(Questions about scene geometry)

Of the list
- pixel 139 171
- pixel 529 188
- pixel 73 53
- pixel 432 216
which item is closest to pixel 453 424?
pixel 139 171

◆ Task brief ◆
Write out all the records again, changing "closest" to "nearest" and keeping every other word the same.

◆ Response for this exercise ◆
Of the list
- pixel 139 171
- pixel 529 188
- pixel 73 53
- pixel 432 216
which item is nearest to pixel 453 424?
pixel 139 171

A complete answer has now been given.